Extrait de texte:

%%

Comme dans de nombreux cas de violations des droits humains, il est difficile d’identifier et de collecter des données sur les mères porteuses. Les clauses de confidentialité des contrats et les accords de non-divulgation les réduisent au silence. Dans de nombreuses juridictions, les lois sur la maternité de substitution définissent les femmes comme des « porteuses gestationnelles » ou des « vaisseaux reproductifs », et non comme des êtres humains à part entière méritant d’être étudiés, soignés ou traités avec compassion.
Aux États-Unis, par exemple, les seuls cas de décès d’une mère porteuse des suites d’une septicémie ou d’une éclampsie lors de l’accouchement d’un bébé contractuel dont nous avons eu connaissance sont ceux où son mari a organisé une collecte de fonds en ligne pour financer ses frais d’enterrement. Dans les cas où le transfert des droits parentaux est refusé, les juges de tous les pays estiment que l’enfant doit être placé dans la famille la plus stable sur les plans social et financier. L’asymétrie sociale et économique aiguë entre les parents commanditaires et les mères porteuses disqualifie systématiquement ces dernières si elles souhaitent continuer à faire partie de la vie de leurs enfants.
L’invisibilité des mères porteuses dans la loi, dans la recherche, dans la vie des enfants qu’elles portent et dans leur souffrance définit la déshumanisation.Aucun mouvement digne de sa mission de promotion et de protection des droits fondamentaux des femmes et des filles n’a jamais appelé à soumettre des femmes à des grossesses à haut risque, sous contrat, dans le but final d’être séparées de leur nouveau-né à la naissance pour le remettre à des tiers.
Nous soutenons donc pleinement l’appel du Rapporteur spécial en faveur de la création d’un instrument international interdisant la vente du corps et des organes des femmes ainsi que celle des enfants. L’abolition de la maternité de substitution est inscrite dans les principes de la Déclaration universelle des droits de l’homme.

%%

Travail demandé:
D'après l'extrait sur la maternité de substitution, par quels termes les lois de nombreuses juridictions désignent-elles les femmes ?

Données:
%%

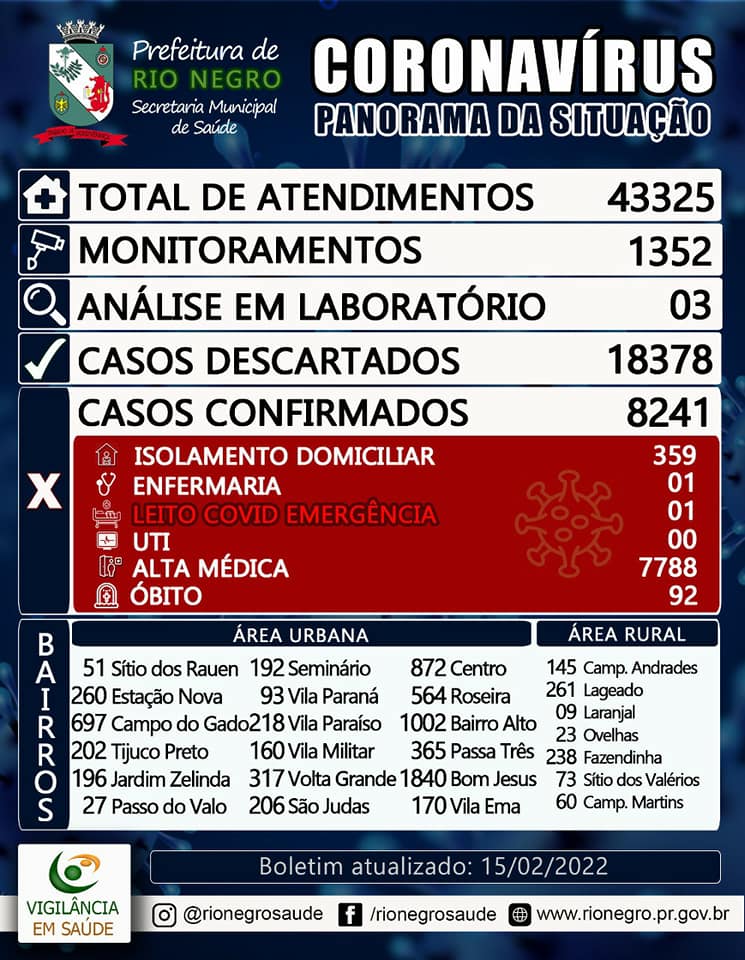 Prefeitura de
RIO NEGRO
Secretaria Municipal de Saúde

CORONAVÍRUS
PANORAMA DA SITUAÇÃO

TOTAL DE ATENDIMENTOS 43325
MONITORAMENTOS 1352
ANÁLISE EM LABORATÓRIO 03
CASOS DESCARTADOS 18378
CASOS CONFIRMADOS 8241

X

ISOLAMENTO DOMICILIAR 359
ENFERMARIA 01
LEITO COVID EMERGÊNCIA 01
UTI 00
ALTA MÉDICA 7788
ÓBITO 92

BAIRROS

ÁREA URBANA
51 Sítio dos Rauen
260 Estação Nova
697 Campo do Gado
202 Tijuco Preto
196 Jardim Zelinda
27 Passo do Valo
192 Seminário
93 Vila Paraná
218 Vila Paraíso
160 Vila Militar
317 Volta Grande
206 São Judas
872 Centro
564 Roseira
1002 Bairro Alto
365 Passa Três
1840 Bom Jesus
170 Vila Ema

ÁREA RURAL
145 Camp. Andrades
261 Lageado
09 Laranjal
23 Ovelhas
238 Fazendinha
73 Sítio dos Valérios
60 Camp. Martins

VIGILÂNCIA EM SAÚDE

Boletim atualizado: 15/02/2022

@rionegrosaude /rionegrosaude www.rionegro.pr.gov.br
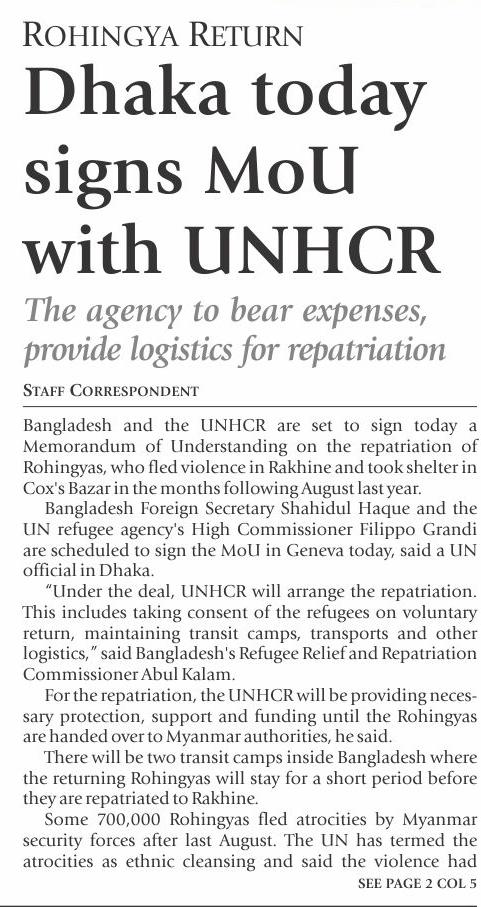 ROHINGYA RETURN

Dhaka today signs MoU with UNHCR

The agency to bear expenses, provide logistics for repatriation

STAFF CORRESPONDENT

Bangladesh and the UNHCR are set to sign today a Memorandum of Understanding on the repatriation of Rohingyas, who fled violence in Rakhine and took shelter in Cox's Bazar in the months following August last year.

Bangladesh Foreign Secretary Shahidul Haque and the UN refugee agency's High Commissioner Filippo Grandi are scheduled to sign the MoU in Geneva today, said a UN official in Dhaka.

"Under the deal, UNHCR will arrange the repatriation. This includes taking consent of the refugees on voluntary return, maintaining transit camps, transports and other logistics," said Bangladesh's Refugee Relief and Repatriation Commissioner Abul Kalam.

For the repatriation, the UNHCR will be providing necessary protection, support and funding until the Rohingyas are handed over to Myanmar authorities, he said.

There will be two transit camps inside Bangladesh where the returning Rohingyas will stay for a short period before they are repatriated to Rakhine.

Some 700,000 Rohingyas fled atrocities by Myanmar security forces after last August. The UN has termed the atrocities as ethnic cleansing and said the violence had

SEE PAGE 2 COL 5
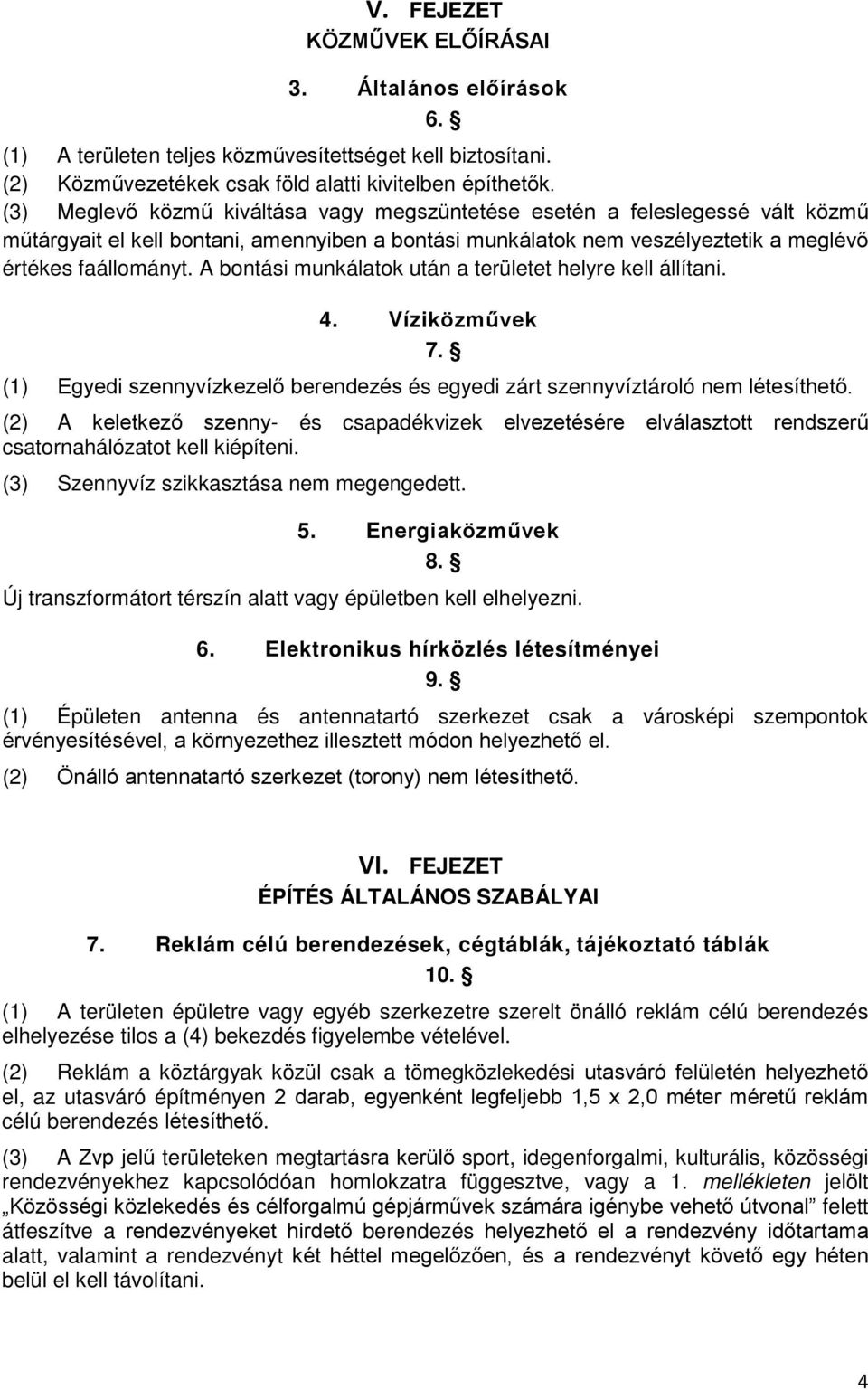 V. FEJEZET
KÖZMŰVEK ELŐÍRÁSAI

3. Általános előírások

6. §

(1) A területen teljes közművesítettséget kell biztosítani.
(2) Közművezetékek csak föld alatti kivitelben építhetők.
(3) Meglevő közmű kiváltása vagy megszüntetése esetén a feleslegessé vált közmű műtárgyait el kell bontani, amennyiben a bontási munkálatok nem veszélyeztetik a meglévő értékes faállományt. A bontási munkálatok után a területet helyre kell állítani.

4. Víziközművek

7. §

(1) Egyedi szennyvízkezelő berendezés és egyedi zárt szennyvíztároló nem létesíthető.

(2) A keletkező szenny- és csapadékvizek elvezetésére elválasztott rendszerű csatornahálózatot kell kiépíteni.

(3) Szennyvíz szikkasztása nem megengedett.

5. Energiaközművek

8. §

Új transzformátort térszín alatt vagy épületben kell elhelyezni.

6. Elektronikus hírközlés létesítményei

9. §

(1) Épületen antenna és antennatartó szerkezet csak a városképi szempontok érvényesítésével, a környezethez illesztett módon helyezhető el.

(2) Önálló antennatartó szerkezet (torony) nem létesíthető.

VI. FEJEZET
ÉPÍTÉS ÁLTALÁNOS SZABÁLYAI

7. Reklám célú berendezések, cégtáblák, tájékoztató táblák

10. §

(1) A területen épületre vagy egyéb szerkezetre szerelt önálló reklám célú berendezés elhelyezése tilos a (4) bekezdés figyelembe vételével.

(2) Reklám a köztárgyak közül csak a tömegközlekedési utasváró felületén helyezhető el, az utasváró építményen 2 darab, egyenként legfeljebb 1,5 x 2,0 méter méretű reklám célú berendezés létesíthető.

(3) A Zvp jelű területeken megtartásra kerülő sport, idegenforgalmi, kulturális, közösségi rendezvényekhez kapcsolódóan homlokzatra függesztve, vagy a 1. mellékleten jelölt „Közösségi közlekedés és célforgalmú gépjárművek számára igénybe vehető útvonal” felett átfeszítve a rendezvényeket hirdető berendezés helyezhető el a rendezvény időtartama alatt, valamint a rendezvényt két héttel megelőzően, és a rendezvényt követő egy héten belül el kell távolítani.

4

%%

Solution:
Elles les désignent comme des « porteuses gestationnelles » ou des « vaisseaux reproductifs ».